On Sept. 5, at 5 a.m., the plane transporting Dr. Sacra landed at Offutt Air Force Base.

Waiting for him were decontamination and transportation experts Shawn Gibbs, Ph.D., professor, and John Lowe, Ph.D., assistant professor of environmental, agricultural and occupational health, UNMC College of Public Health, and graduate student Katelyn Jelden, who, having arrived at UNMC in August, was getting a unique start to her public health education.

The trio spent a great deal of time coordinating with transportation partners so that they were ready to receive the patient. This also included time preparing Omaha Fire Department ambulances to transport Dr. Sacra to Nebraska Medicine. They did this by lining the entire interior of the vehicle with 6-mil plastic sheeting and duct tape.

The 15-mile transport to move Omaha’s first Ebola patient through rush-hour traffic required a massive effort coordinated with Omaha Police and Fire and the Nebraska State Patrol, Dr. Gibbs said. “Teamwork is important and I can’t say enough great things about these people.”

Dr. Gibbs and Jelden prepared to receive the patient at the hospital, while Dr. Lowe followed the  ambulance in the chase car. The three spent the rest of the day decontaminating the vehicle.

News cameras captured the action live as the ambulance turned the corner at 42nd and Emile streets at 6:30 a.m. to take Dr. Sacra to the NBU.

Pieces were falling into place. The patient had arrived, the IRB review was complete, the Food and Drug Administration (FDA) provided approval for use of an experimental drug and TKM-Ebola would arrive later that day.

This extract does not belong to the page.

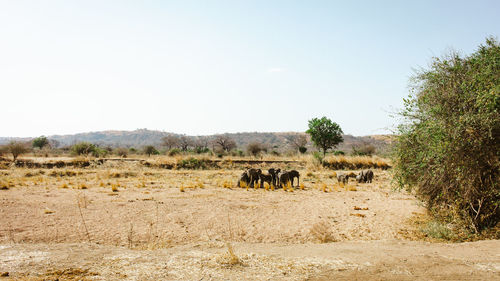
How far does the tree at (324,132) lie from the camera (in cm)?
4150

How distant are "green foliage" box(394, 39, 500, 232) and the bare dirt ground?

All they were missing was LuAnn Larson, nurse manager of the Clinical Research Center, an experienced research coordinator who would don PPE and administer the experimental infusion.

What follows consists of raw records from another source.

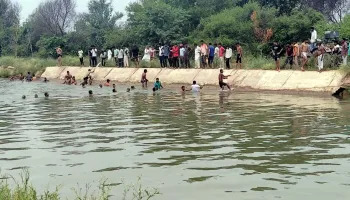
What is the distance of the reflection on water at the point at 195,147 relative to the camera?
827cm

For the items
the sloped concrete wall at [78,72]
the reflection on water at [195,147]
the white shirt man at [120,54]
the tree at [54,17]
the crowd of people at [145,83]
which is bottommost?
the reflection on water at [195,147]

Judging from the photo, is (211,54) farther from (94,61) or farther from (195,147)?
(195,147)

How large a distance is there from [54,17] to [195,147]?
217 ft

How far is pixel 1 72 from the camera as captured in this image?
46406mm

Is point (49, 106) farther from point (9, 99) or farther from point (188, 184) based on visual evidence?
point (188, 184)

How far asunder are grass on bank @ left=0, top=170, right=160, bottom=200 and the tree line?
25919 mm

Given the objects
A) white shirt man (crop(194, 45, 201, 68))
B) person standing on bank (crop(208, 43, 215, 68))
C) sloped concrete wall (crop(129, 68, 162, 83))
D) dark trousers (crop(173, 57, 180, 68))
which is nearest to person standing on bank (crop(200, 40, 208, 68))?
white shirt man (crop(194, 45, 201, 68))

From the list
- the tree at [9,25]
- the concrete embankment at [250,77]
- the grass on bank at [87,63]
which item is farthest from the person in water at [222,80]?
the tree at [9,25]

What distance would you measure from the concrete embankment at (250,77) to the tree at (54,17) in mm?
35659

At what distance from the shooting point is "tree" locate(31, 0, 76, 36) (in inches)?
2790

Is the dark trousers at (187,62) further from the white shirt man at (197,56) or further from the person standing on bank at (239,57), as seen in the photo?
the person standing on bank at (239,57)

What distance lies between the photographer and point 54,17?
242ft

She was in Baltimore, about to return home for her niece’s wedding when Dr. Kratochvil reached her. As she flew back to Omaha, she read the background materials about the study drug and a 50-page protocol that had been emailed to her. She arrived at the airport 30 minutes before the drug and never made it to the wedding. “How can I not be there and be part of the team?” she told him.

Dr. Sacra’s 22-hour trek from Monrovia, Liberia, to Omaha had left him dehydrated and confused. He had been sedated and encapsulated in his own biocontainment space suit the entire time.

“He was very sick when he arrived,” Dr. Smith said.

The experimental drug was administered once a day for seven days. On Sept. 6, Dr. Sacra also received convalescent serum from Emory’s first Ebola patient, Kent Brantley, M.D., who had received convalescent serum when he was in Africa, and the experimental drug ZMapp in the U.S.

For the first week, Dr. Smith spent a great deal of time in the patient’s room; most of the health care team communicated through video chat. It was difficult to bond through all the protective gear, so the team gave Dr. Sacra color photos and bios of themselves.

“He liked seeing who was caring for him,” Dr. Hewlett said. “When he left the unit, the entire team lined up to shake his hand and he correctly identified everyone. He recognized us from our eyes – the one thing he could see.”

Treating the disease was only part of the battle. The team also had to care for Dr. Sacra’s spirit. Nurses talked and played chess with him, and also brought in books, magazines and movies. As his health improved, he made use of an exercise bike that was brought into his room.

As his appetite improved, Patricia Taye, a hospital housekeeping employee from Liberia, brought home-cooked meals to him and let him know that prayers were being sent from her home country, which also had been his home for 15 years.

And three weeks later, when he left the unit, team members celebrated his recovery.

“When we planned this unit, hemorrhagic fever was not felt to be likely,” Dr. Smith said. “I thought it would be nice to get a less dangerous disease such as monkeypox or extensively drug-resistant tuberculosis.

“But, after having gone through this, our team feels they can handle anything. There’s always something new.”